[start of DOCUMENT SECTION]

A Working Man Can't Get Nowhere Today is the 26th studio album by American country singer Merle Haggard and The Strangers, released in 1977. Even though Haggard had moved to the MCA label, Capitol created this release from tracks previously recorded in 1975 and 1976.

Recording and composition
The album was the result of some shrewd marketing on Capitol's part, playing off Haggard's previous #1 hit "Workin' Man Blues" and his reputation as the "Poet of the Common Man" by dressing him up on the cover as a hardhat worker sitting at a bus stop with a lunch box and dangling cigarette.  The concept was timely, considering the Carter-era oil crisis that was engulfing the country, and is reflected in the self-penned title track.  Despite a short running time of twenty-four minutes, the assembled LP includes several high quality cuts that, remarkably, did not make their original albums.  Foremost of these is "Running Kind," a song that Haggard had recorded in Nashville in 1975 and would become a concert favorite.  In his 1999 memoir My House of Memories, Haggard titled one of the chapters after the song and stated, "I later wrote 'The Runnin' Kind,' a song that, in essence, says I've always been running, for no particular reason. There is a restlessness in my soul that I've never conquered..." Another outtake is "Goodbye Lefty," his touching tribute to his hero Lefty Frizzell, who died in 1975. "Blues for Dixie" and especially the cover of Hank Williams' "Moanin' the Blues" feature a breezy, feel-good energy that was largely absent on his final Capitol releases.  Perhaps the most curious track on the album is its closer "I'm a White Boy."  In his 2013 book on Haggard The Running Kind, biographer David Cantwell describes it as "an aggrieved-feeling white reply to James Brown's 'Say It Loud - I'm Black and I'm Proud,' with Haggard shouting "I'm proud! And white! And I got a song to sing!"

[end of DOCUMENT SECTION]

→ **TASK A**
Copy the passage about the album verbatim, from "A Working Man" up to and including "1975 and 1976.".

[start of GIVEN DATA]

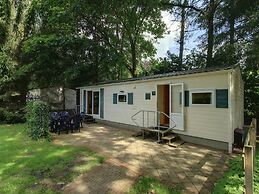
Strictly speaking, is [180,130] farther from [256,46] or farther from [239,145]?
[256,46]

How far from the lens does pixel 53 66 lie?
18812 millimetres

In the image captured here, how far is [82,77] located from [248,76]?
1252 centimetres

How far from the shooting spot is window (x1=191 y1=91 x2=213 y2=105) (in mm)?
8841

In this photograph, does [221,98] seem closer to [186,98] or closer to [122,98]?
[186,98]

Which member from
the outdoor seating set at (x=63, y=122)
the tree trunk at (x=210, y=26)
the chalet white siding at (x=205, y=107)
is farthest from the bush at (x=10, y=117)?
the tree trunk at (x=210, y=26)

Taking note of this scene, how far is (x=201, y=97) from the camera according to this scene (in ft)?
30.1

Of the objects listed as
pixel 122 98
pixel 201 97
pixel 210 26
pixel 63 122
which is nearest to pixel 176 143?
pixel 201 97

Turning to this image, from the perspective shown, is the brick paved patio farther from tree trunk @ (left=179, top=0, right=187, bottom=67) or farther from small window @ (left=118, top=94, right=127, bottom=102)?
tree trunk @ (left=179, top=0, right=187, bottom=67)

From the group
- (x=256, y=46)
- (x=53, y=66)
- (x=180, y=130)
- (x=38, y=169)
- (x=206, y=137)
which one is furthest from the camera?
(x=53, y=66)

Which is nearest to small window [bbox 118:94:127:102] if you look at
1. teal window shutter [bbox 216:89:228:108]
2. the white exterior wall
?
the white exterior wall

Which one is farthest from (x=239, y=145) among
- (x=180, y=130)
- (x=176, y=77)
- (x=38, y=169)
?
(x=38, y=169)

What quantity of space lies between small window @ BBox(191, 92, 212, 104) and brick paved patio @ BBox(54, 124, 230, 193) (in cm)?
175

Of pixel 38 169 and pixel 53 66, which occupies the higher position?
Answer: pixel 53 66

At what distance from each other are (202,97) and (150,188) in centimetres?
511
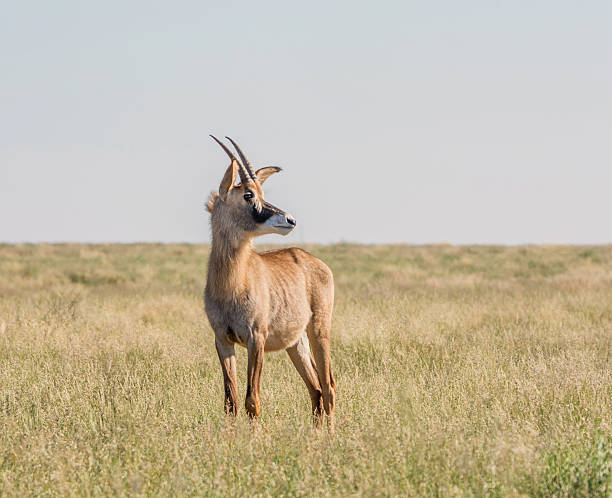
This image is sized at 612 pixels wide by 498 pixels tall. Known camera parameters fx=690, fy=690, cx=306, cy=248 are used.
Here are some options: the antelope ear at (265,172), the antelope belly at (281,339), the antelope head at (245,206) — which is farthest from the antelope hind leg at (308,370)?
the antelope ear at (265,172)

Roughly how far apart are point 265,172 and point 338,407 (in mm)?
2454

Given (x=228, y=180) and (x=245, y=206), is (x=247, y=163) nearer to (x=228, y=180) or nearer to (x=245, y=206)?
(x=228, y=180)

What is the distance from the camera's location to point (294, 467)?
4469 mm

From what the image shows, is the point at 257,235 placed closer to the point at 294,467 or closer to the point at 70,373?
the point at 294,467

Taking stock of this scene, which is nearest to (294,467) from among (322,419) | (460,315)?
(322,419)

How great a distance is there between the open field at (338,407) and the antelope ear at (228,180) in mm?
1947

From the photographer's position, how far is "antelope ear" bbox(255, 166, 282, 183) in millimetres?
6211

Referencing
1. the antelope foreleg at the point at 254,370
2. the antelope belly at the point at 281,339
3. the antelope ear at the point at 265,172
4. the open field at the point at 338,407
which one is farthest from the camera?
the antelope ear at the point at 265,172

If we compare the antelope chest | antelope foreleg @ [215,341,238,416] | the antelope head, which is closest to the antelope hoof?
antelope foreleg @ [215,341,238,416]

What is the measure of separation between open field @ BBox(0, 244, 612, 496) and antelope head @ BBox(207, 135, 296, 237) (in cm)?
162

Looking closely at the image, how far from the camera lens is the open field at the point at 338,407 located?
173 inches

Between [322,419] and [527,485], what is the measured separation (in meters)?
2.28

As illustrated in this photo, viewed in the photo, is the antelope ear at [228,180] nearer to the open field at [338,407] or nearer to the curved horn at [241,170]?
the curved horn at [241,170]

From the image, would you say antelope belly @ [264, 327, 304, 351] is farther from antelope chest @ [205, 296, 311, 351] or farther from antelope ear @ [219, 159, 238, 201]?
antelope ear @ [219, 159, 238, 201]
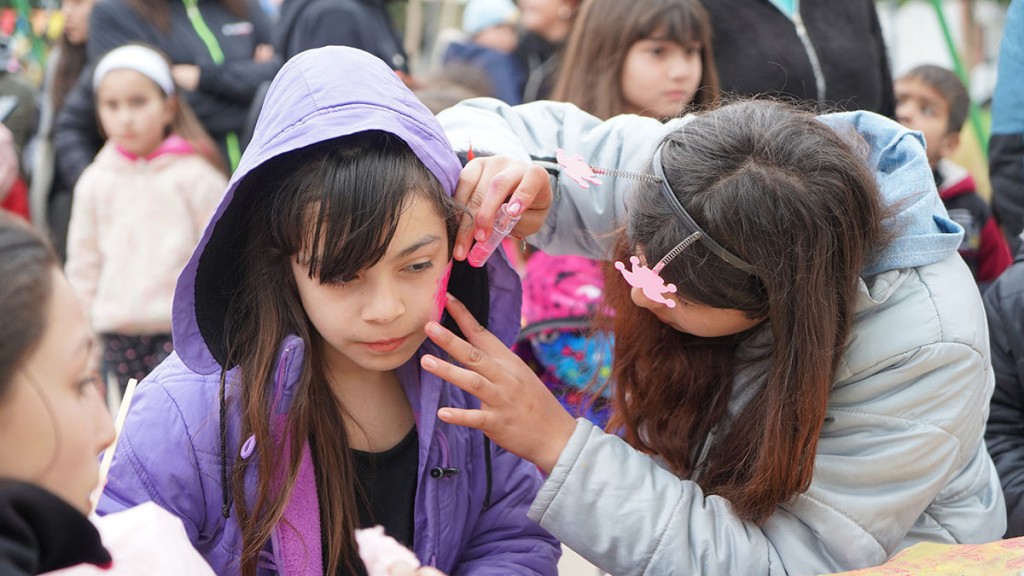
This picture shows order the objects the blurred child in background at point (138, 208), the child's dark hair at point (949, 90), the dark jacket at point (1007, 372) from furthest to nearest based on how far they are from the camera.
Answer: the child's dark hair at point (949, 90) → the blurred child in background at point (138, 208) → the dark jacket at point (1007, 372)

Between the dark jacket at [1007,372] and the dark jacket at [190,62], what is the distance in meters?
2.65

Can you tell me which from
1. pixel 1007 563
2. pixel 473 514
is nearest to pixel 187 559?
pixel 473 514

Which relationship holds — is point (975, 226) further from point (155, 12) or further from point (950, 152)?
point (155, 12)

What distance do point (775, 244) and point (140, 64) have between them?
9.05 ft

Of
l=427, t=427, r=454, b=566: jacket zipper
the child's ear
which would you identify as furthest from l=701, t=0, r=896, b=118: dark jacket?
l=427, t=427, r=454, b=566: jacket zipper

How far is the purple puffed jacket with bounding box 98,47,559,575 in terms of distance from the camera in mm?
1511

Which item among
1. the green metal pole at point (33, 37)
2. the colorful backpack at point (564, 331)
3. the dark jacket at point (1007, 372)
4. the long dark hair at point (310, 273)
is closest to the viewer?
the long dark hair at point (310, 273)

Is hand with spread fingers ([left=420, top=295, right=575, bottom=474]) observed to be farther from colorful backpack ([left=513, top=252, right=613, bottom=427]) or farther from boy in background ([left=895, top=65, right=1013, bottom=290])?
boy in background ([left=895, top=65, right=1013, bottom=290])

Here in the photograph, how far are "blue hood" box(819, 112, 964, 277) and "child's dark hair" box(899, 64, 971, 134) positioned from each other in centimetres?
220

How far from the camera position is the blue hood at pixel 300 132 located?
1.49 meters

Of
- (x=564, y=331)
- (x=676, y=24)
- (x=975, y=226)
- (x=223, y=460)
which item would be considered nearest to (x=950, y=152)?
(x=975, y=226)

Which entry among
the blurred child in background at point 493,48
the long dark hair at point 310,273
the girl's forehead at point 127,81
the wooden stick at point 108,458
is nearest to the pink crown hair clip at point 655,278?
the long dark hair at point 310,273

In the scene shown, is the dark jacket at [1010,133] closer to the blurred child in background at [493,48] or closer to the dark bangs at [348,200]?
the dark bangs at [348,200]

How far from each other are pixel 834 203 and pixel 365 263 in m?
0.67
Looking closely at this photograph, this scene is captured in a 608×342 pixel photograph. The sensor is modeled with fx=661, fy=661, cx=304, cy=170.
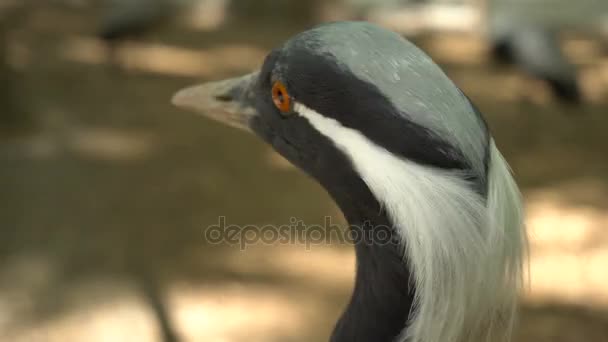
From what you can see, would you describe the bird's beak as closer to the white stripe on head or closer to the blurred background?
the white stripe on head

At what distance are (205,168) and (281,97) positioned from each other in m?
1.48

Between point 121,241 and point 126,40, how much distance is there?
5.53 feet

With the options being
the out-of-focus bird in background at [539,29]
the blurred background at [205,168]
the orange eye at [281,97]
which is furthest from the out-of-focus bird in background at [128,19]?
the orange eye at [281,97]

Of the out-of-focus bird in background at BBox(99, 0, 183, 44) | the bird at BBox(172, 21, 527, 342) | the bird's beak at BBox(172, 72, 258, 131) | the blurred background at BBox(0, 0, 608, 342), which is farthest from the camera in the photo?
the out-of-focus bird in background at BBox(99, 0, 183, 44)

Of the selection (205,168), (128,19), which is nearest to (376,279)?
(205,168)

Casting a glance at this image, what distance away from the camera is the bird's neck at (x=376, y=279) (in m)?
0.98

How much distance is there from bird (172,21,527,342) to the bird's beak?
164 millimetres

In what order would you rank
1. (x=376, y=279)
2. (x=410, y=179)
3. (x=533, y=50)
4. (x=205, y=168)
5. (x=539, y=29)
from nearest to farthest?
1. (x=410, y=179)
2. (x=376, y=279)
3. (x=205, y=168)
4. (x=533, y=50)
5. (x=539, y=29)

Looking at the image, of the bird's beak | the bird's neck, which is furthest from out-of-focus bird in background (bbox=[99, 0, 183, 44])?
the bird's neck

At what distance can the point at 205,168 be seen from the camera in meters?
2.53

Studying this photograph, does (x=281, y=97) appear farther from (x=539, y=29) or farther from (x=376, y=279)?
(x=539, y=29)

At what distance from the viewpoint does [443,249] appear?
0.89 metres

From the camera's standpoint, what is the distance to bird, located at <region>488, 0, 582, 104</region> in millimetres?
3184

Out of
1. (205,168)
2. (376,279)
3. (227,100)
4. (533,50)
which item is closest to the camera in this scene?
(376,279)
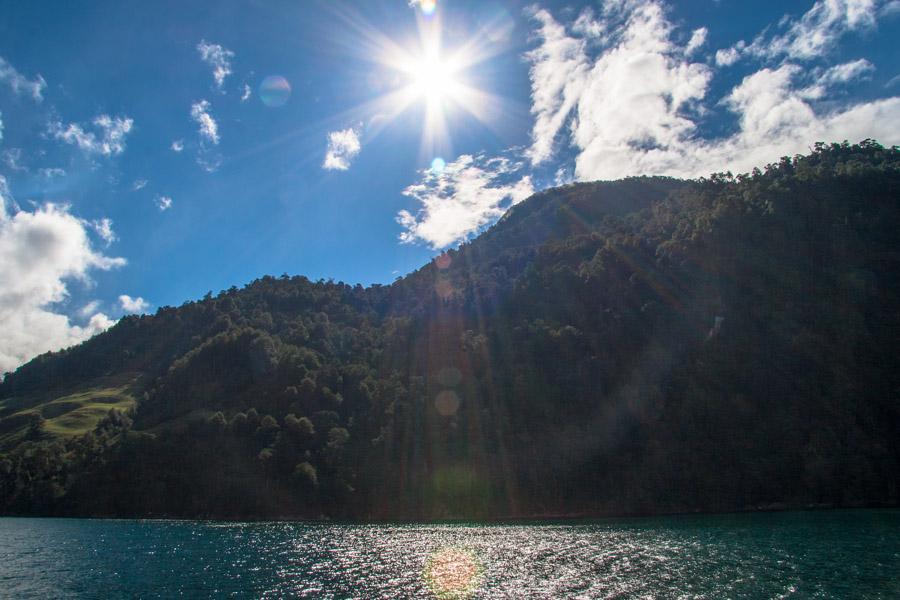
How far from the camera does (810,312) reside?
506 feet

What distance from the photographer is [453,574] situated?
184 ft

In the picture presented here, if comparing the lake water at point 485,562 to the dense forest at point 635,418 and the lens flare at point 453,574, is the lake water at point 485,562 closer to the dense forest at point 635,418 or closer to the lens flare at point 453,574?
the lens flare at point 453,574

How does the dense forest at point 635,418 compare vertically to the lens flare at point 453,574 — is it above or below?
above

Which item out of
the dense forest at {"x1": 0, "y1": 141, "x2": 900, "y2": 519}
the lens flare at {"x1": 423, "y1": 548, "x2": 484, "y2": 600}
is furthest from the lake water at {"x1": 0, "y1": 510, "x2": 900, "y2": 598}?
the dense forest at {"x1": 0, "y1": 141, "x2": 900, "y2": 519}

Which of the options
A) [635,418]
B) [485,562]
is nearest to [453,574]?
[485,562]

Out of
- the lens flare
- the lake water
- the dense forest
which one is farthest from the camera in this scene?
the dense forest

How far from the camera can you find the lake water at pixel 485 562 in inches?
1933

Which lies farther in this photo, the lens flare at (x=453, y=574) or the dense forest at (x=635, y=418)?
the dense forest at (x=635, y=418)

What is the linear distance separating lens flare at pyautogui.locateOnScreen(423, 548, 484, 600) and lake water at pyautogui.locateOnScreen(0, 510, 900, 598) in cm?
18

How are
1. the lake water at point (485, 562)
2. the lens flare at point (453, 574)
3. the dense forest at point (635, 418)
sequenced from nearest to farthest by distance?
1. the lens flare at point (453, 574)
2. the lake water at point (485, 562)
3. the dense forest at point (635, 418)

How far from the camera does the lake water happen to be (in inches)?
1933

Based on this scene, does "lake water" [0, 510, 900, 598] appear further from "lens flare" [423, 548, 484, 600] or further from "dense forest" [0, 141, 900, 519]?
"dense forest" [0, 141, 900, 519]

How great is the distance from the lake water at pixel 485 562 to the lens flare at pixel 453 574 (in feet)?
0.60

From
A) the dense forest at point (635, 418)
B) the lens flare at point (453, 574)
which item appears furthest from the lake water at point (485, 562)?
the dense forest at point (635, 418)
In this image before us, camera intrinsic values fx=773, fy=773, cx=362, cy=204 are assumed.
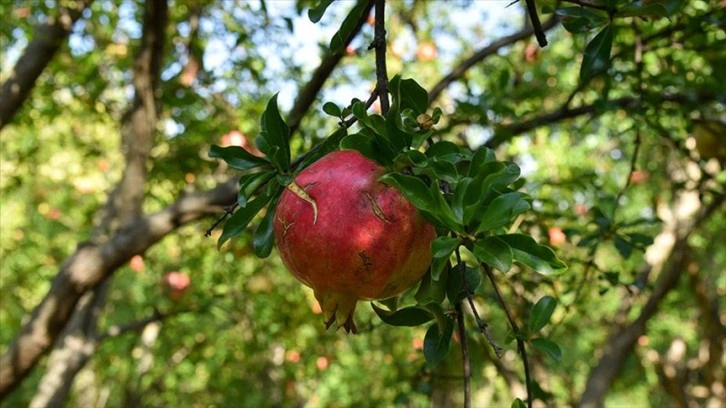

[end of GIVEN DATA]

→ **TASK B**
List every line of the listing that contains the word "white".

→ **PROBLEM SOLUTION A**
A Working Man Can't Get Nowhere Today is the 26th studio album by American country singer Merle Haggard and The Strangers, released in 1977. Even though Haggard had moved to the MCA label, Capitol created this release from tracks previously recorded in 1975 and 1976.

→ **PROBLEM SOLUTION B**
the chalet white siding at (x=205, y=107)
2. the white exterior wall
the white exterior wall
From what you can see, would you describe the bird's beak as closer to the white stripe on head or closer to the blurred background?
the white stripe on head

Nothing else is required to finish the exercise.